The end-time Church (Messianic Community) is passing through a terrible but redemptive blaze. If you aren't passing through that fire right now, I would be dead scared because it means you are probably not on the Path! The fire that then comes will burn you up!
I've recently been complaining bitterly about this fire but now I see its purpose much more clearly. Now I fear for those who are on the outside and not on the inside where it hurts a bit. I am worried about those people who are running away from marriage and drowning themselves in career or other distractions. If I were them I would be fearing for my salvation. Better to be safe inside the purging fire, however painful, than on the outside temporarily safe but soon to have the ground removed from under your feet.
Yesterday a brother alerted me to the fact that anthrax spores have been found in a place where they shouldn't have been. The terrorist attacks on the World Trace Center and the Pentagon are but the opening overture of a wave of evil that is to come. (As is now true in 2016). As I write this (2001), we are in Day #3 of an unfolding war which will not suddenly end. The wars we have been seeing in Asia, Africa, and the Balkans which have never been concluded and have just dragged on year after year bringing untold misery in their wake, have now come to the rich West. The wars which were afar off to us have now come near. Any day a nuclear explositon, deadly anthrax, or some fatal nerve gas could be released by terrorists in your city. Are you prepared? Have you gathered out to places of safety? Are you a single woman without protection? What are you doing about this now that death may be on your very door steps? Will you grow complacent because there is a lull and convince yourself that such things won't happen to you? I know one brother who saw in a vision about 30 years ago the population of his home city utterly destroyed by anthrax or a similar contagion. I know another brother in Sweden who was shown in dreams the suicide attacks in the USA involving planes. The founder of our Order has seen in vision what is shortly to come to pass and a vision of what is happening now..
This is a heart-felt plea for spiritual reason and common sense. I do a lot of that, as you know. But when Yahweh lays such a heavy burden on my heart, I am compelled to declare His message so as not to have blood-guilt upon me. World history is entering a new and deadly phase. The old gods which have laid claim to dwelling alongside and with the true Elohim (God) of Israel in the lives of many Christians/Messianics, will soon be exposed for the liars that they are.
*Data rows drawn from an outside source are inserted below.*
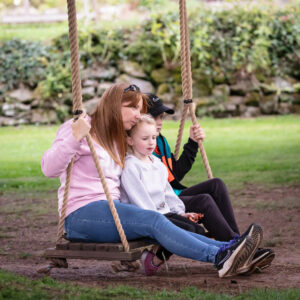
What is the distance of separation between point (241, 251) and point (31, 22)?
55.5 ft

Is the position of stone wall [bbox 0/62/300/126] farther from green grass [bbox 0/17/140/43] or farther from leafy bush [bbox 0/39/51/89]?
green grass [bbox 0/17/140/43]

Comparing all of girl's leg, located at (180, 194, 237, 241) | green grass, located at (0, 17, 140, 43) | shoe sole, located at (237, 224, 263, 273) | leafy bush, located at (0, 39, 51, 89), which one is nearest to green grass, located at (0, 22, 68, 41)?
green grass, located at (0, 17, 140, 43)

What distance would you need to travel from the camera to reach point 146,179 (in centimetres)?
371

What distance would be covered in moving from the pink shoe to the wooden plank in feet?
0.85

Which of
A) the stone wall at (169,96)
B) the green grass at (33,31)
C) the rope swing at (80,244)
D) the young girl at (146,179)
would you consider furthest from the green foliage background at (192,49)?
the rope swing at (80,244)

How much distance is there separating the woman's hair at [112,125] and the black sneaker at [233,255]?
77cm

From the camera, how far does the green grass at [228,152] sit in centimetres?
830

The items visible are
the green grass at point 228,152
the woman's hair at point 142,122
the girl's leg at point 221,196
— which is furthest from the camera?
the green grass at point 228,152

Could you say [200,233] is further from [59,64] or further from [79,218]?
[59,64]

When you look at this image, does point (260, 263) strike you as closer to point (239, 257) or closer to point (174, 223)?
point (239, 257)

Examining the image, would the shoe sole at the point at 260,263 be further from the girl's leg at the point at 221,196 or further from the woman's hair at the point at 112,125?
the woman's hair at the point at 112,125

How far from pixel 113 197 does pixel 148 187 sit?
0.72ft

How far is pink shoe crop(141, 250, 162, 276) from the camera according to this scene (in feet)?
12.1

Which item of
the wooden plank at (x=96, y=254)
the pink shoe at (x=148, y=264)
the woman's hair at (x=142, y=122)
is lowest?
the pink shoe at (x=148, y=264)
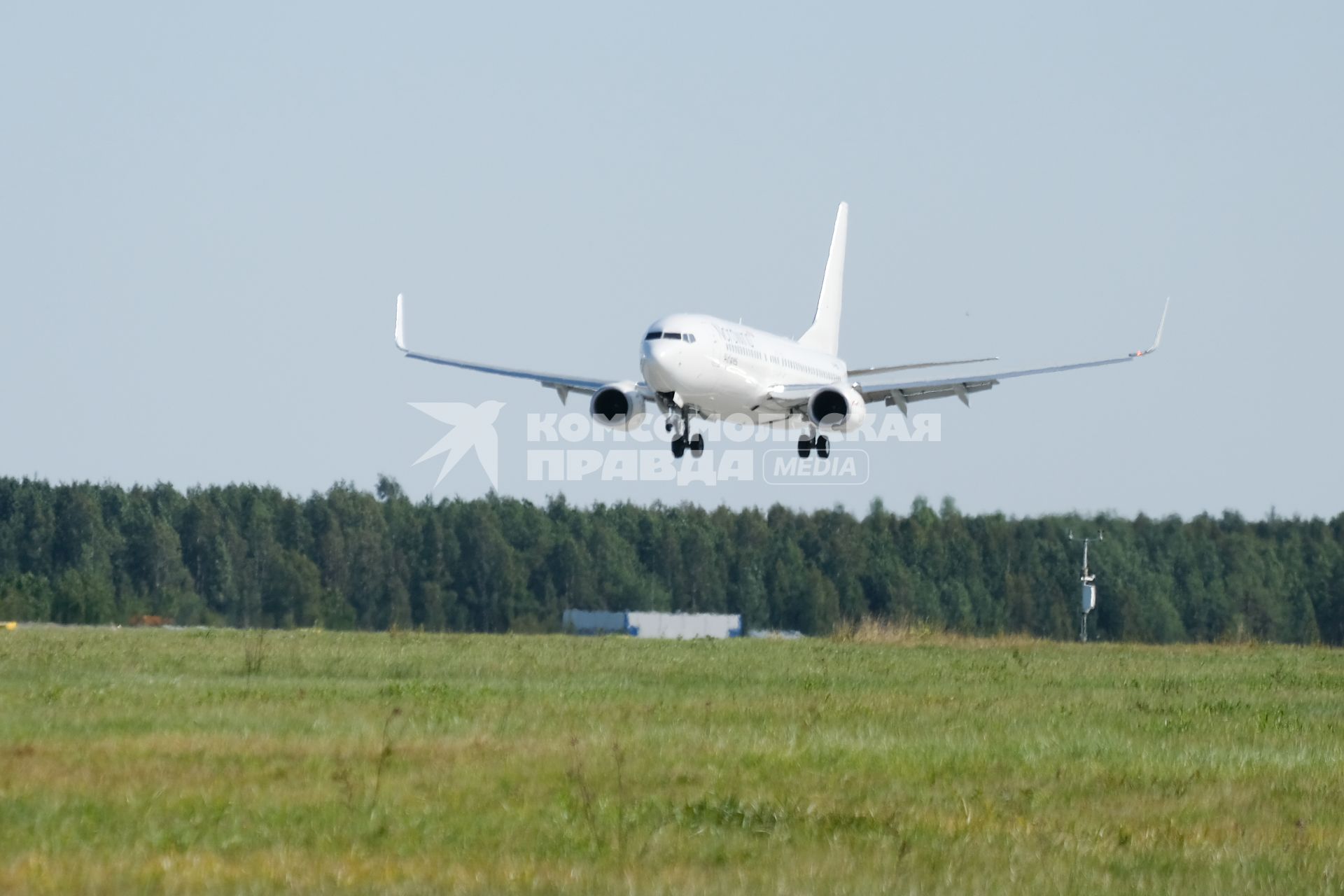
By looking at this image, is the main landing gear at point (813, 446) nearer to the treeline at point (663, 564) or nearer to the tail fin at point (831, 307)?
the tail fin at point (831, 307)

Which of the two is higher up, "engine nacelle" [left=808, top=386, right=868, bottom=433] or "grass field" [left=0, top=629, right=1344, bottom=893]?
"engine nacelle" [left=808, top=386, right=868, bottom=433]

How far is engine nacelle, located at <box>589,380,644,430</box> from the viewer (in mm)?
47562

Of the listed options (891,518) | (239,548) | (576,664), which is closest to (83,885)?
(576,664)

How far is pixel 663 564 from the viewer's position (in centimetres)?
10494

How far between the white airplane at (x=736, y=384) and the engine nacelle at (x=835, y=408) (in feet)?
0.08

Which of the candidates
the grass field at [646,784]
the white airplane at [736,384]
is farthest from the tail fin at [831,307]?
the grass field at [646,784]

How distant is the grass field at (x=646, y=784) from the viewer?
1209 cm

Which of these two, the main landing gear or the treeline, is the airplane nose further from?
the treeline

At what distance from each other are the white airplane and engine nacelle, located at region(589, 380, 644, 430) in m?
0.02

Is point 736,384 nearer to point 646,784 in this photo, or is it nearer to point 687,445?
point 687,445

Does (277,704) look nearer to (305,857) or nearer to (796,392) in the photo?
(305,857)

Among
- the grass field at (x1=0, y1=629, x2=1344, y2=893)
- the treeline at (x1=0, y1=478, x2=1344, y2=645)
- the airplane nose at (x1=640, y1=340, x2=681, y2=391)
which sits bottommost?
the grass field at (x1=0, y1=629, x2=1344, y2=893)

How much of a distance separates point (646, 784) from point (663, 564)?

They simply won't sustain their former spiritual lives any more. They will leave you destitute if you don't repent and seek for shelter in the fire of Yahweh. This really is no time for complacency or hiding away any longer - the burned-out wreck of the World Trade Center is a prophetic warning to all of us to WAKE UP!
In the ten or more years since I wrote this article in 2001, we have witnessed the proliferation of wars - Libya, Iraq and Syria to name but three - and the invasion of thousands of ISIS terrorists into Europe and America. All that I wrote in 2001 has come to pass and worse is yet to come.
In coming articles I shall be focussing much more on what a life in Christ is for a patriarchal family.